**** Extract provided ****

Callitris baileyi is found sporadically in southeast Queensland, Australia, with more than ten known locations ranging from the state border of Queensland, to Goomeri in northern Australia, and as far west as the Bunya Mountains. However, there have been some smaller patches found on private land and in areas such as the Koreelah National Park west of Woodenbong. These subpopulations have been severely reduced due to widespread habitat fragmentation throughout its range.

Callitris baileyi was once found in Acacia Creek and Sandilands near Tabulam in New South Wales; however, it has now ceased to occupy these areas.

Callitris baileyi grows on rocky slopes of hilly or mountainous areas, in shallow and often clay soils. It occurs over an area between 15,000 and 25,000 km^{2}. It is found in eucalypt woodland, commonly associated with ironbark, blue gum and spotted gum. The New South Wales subpopulation emerges in open grassy eucalypt forest near creeks.

== Habitat decline and conservation ==
Over the years the population of Callitris baileyi has been in decline to the point of Near Threatened (IUCN 3.1) status. This has largely been due to inappropriate fire regimes, in particular frequent low-intensity burning to reduce fuel loads. This method is used to promote grass growth for cattle grazing or agriculture, which over time prevents regeneration and can lead to the elimination of the species subpopulations. This type of fragmentation of the species is becoming more prevalent outside of national parks.

Another factor in the species' habitat decline is the invasion by alien weeds. The invasive weed Lantana camara is a problem in some parts of its range in Queensland.

Recent conservation efforts have been made by the New South Wales state legislation listing the species as Endangered, while in Queensland it is listed as Near Threatened. C. baileyi has been recorded in several national parks, such as the Bunya Mountains National Park in Queensland and Koreelah National Park in New South Wales.

****

* Explore the material:
[1] Which invasive weed does the Callitris baileyi extract name as a problem in parts of the species' range in Queensland?
[2] Quote the Callitris baileyi extract word for word, beginning at the words "Callitris baileyi is" and stopping after "occupy these areas.".

**** Information supplied ****

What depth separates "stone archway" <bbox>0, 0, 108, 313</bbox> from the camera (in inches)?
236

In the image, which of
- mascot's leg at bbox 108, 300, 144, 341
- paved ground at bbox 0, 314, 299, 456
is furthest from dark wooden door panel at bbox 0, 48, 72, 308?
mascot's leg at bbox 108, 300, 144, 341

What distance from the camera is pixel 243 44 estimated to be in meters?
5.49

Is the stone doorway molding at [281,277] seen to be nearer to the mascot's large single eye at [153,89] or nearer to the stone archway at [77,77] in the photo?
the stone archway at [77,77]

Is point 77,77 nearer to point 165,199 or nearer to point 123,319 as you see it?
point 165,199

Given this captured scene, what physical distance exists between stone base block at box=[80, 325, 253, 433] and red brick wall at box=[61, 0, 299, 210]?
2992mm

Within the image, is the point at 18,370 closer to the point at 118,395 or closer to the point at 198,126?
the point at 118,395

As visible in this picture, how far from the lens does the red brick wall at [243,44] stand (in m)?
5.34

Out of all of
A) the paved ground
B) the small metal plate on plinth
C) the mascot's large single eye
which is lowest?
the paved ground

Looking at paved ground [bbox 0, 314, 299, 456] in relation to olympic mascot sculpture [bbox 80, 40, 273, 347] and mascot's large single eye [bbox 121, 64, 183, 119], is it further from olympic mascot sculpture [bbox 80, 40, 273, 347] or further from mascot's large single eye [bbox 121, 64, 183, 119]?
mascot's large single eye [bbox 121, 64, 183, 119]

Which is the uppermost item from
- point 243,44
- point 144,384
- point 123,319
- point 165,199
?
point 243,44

****
**** Information supplied ****

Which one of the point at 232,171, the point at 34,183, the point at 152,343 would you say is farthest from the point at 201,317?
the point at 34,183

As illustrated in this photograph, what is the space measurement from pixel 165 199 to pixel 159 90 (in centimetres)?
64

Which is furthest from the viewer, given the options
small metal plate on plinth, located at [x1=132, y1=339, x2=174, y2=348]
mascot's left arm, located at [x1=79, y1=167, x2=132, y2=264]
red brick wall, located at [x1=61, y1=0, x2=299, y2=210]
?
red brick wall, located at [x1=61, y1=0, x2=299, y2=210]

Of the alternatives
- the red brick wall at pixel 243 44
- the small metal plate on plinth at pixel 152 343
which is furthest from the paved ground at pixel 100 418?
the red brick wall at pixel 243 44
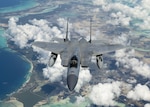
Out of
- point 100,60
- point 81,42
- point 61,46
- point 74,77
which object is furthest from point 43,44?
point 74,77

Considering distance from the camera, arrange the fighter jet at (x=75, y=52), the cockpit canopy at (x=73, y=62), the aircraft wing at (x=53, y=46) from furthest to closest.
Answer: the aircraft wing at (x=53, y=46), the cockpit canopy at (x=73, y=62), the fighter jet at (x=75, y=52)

****

* Results in order:
[1] Lantana camara

[2]
Callitris baileyi is found sporadically in southeast Queensland, Australia, with more than ten known locations ranging from the state border of Queensland, to Goomeri in northern Australia, and as far west as the Bunya Mountains. However, there have been some smaller patches found on private land and in areas such as the Koreelah National Park west of Woodenbong. These subpopulations have been severely reduced due to widespread habitat fragmentation throughout its range.

Callitris baileyi was once found in Acacia Creek and Sandilands near Tabulam in New South Wales; however, it has now ceased to occupy these areas.